In 2007 Képíró accused Efraim Zuroff of libel and initiated criminal proceedings against him in a Budapest court. The trial opened in October 2010, but was dismissed two months later on the basis of the verdict of the wartime court in 1944. and because of Képíró's failure to appear in court.

On 14 February 2011, Hungarian prosecutors formally charged Képíró with war crimes. The case came to trial on 18 July 2011, when he was found not guilty by a Budapest court. After the not guilty verdict, László Karsai, the leading Hungarian Holocaust historian and son of a Holocaust survivor, said: "Honestly, I wish Zuroff would stop doing what he's doing. I mean: with this kind of methods he uses, with so little evidence, he tries to drag people through the mire.

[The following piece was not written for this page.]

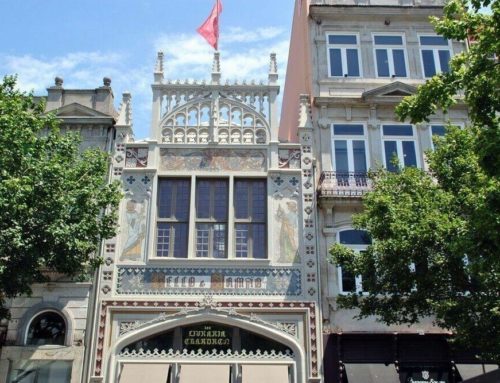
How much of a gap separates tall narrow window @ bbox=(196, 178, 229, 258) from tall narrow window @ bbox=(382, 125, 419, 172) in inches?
249

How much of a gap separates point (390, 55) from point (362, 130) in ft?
12.4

This can't be done to anyone, can't be done even to a former gendarmerie officer either.” Karsai accused Zuroff of being a hysterical, narcissistic Nazi hunter, working only to earn a good living, and claimed that the Wiesenthal Center made such publicity about the case in order to justify its own existence before its sponsors.

Képíró died in a hospital in Budapest at the age of 97. His death was reported by his family, and his lawyer, who said he believed the trial in the summer had contributed to his client's poor health. Zuroff said on his Facebook page, "our only consolation is that the trial has negatively affected Képíró's health."

Until 2011, Képíró was on the Simon Wiesenthal Center's list of most wanted Nazi war criminals.